More GOP Politicians Should Be Like Lt. Gov. Winsome Sears

AP Photo/Cliff Owen, File

When Virginia Lt. Gov.-elect Winsome Sears won her election last November, it was a historic moment and a coup for the Republican Party. She, along with Governor-elect Glenn Youngkin, is set to take office on Jan. 15. The newly-elected Lt. Gov. did something that is rare for Republican politicians and perhaps others like her should take note.


On Jan. 6, while the left was trying desperately to convince the nation that the Jan. 6 riot at the U.S. Capitol building was worse than 9/11, Pearl Harbor, and the Holocaust combined, Sears decided to do something productive: She visited her constituents. But she did not just visit the normal folks one would expect from a politician of either party.

The Lt.
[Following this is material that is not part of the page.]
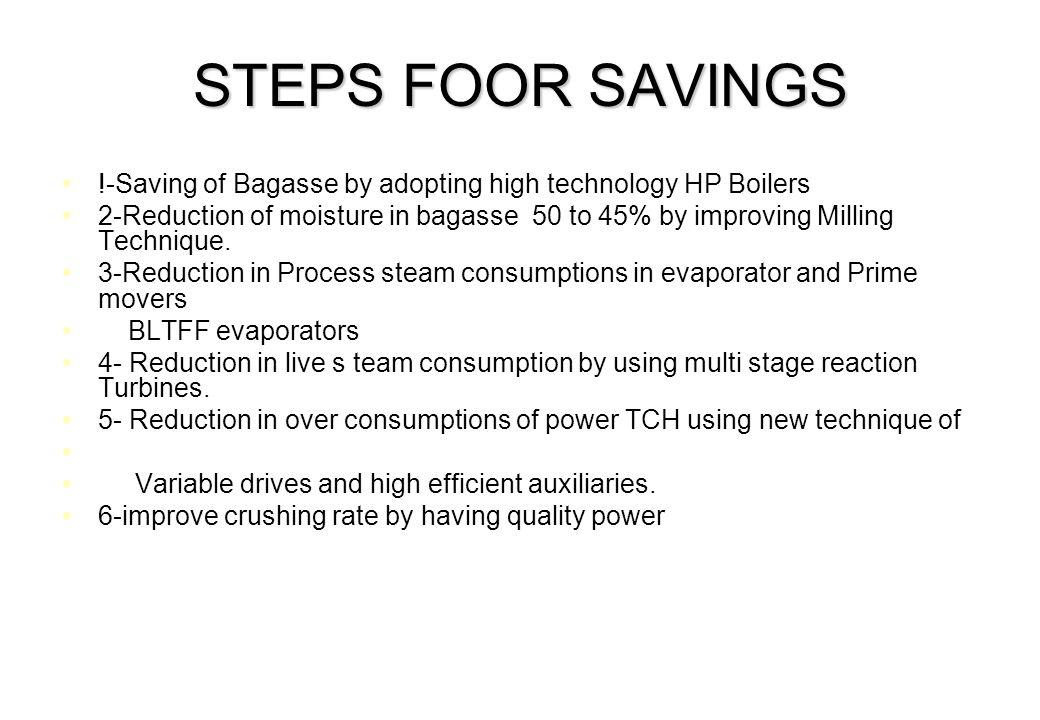 STEPS FOOR SAVINGS !-Saving of Bagasse by adopting high technology HP Boilers.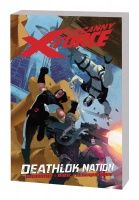 UNCANNY X-FORCE VOL. 2: DEATHLOK NATION TPB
Governor-elect met with people incarcerated at a correctional facility. She tweeted:

Today, I visited the inmates at St. Bride’s Correctional Facility. As Lieutenant Governor-Elect, they are my constituents. They can’t come to me, so I must go to them. All Virginians need hope and a future. #everforward #Virginia #LG-Elect

This is a small gesture. But, if it is any indication of how Sears plans to govern, it is a positive sign. If we’re being honest, we know Republicans do not typically engage with prisoners in this way. Being proponents of law and order, we are not as willing to show understanding and compassion with those who have committed crimes. Indeed, this is something one might expect from Democratic politicians who would simply use this as a photo opportunity to show how much they supposedly love nonwhite people.


However, it seems the GOP might be coming around on this issue. With former President Donald Trump being a vociferous promoter of criminal justice reform and the First Step Act, others like Sears might follow suit. Perhaps this might help the Republican Party become the big tent it claims to be.

From the moment Sears won her election, it was clear she would be a powerhouse. During an interview with the New York Times, she discussed getting the conservative message to the black community, recognizing that the Republican Party still has much to learn. “The message is important,” she said. “But the messenger is equally important.”

The Times wrote:

This is the question that Ms. Sears embodies: whether she is a singular figure who won a surprise victory or the vanguard of a major political realignment, dissolving longtime realities of race and partisan identification. Democrats say there is little evidence for the latter, and that Ms. Sears won with typical Republican voters in an especially Republican year. But Ms. Sears insists that many Black and immigrant voters naturally side with Republicans on a variety of issues — and that some are starting to realize that.

“The only way to change things is to win elections,” she told the Times. “And who better to help make that change but me? I look like the strategy.”

Sears noted that the GOP rarely tries to attack the ties between black Americans and the Democratic Party, and this, in part, motivated her to seek office.


“I just took a look at the field, and said, ‘My God, we’re gonna lose again,’” she said. “Nobody was going to reach out to the various communities that needed to be heard from: women, immigrants, you know, Latinos, Asians, Blacks, etc.”

Sears is right in her assessment about the lack of outreach to the rest of America, but I’ve seen some promising signs that this trend is changing. Unlike what Democrats would have you think, she is an indicator that, in the words of Bob Dylan, times are a-changin’ on the right. The shift might be gradual, but the more we push the GOP to adopt a new strategy, the faster conservatives can win support from a wider array of American voters.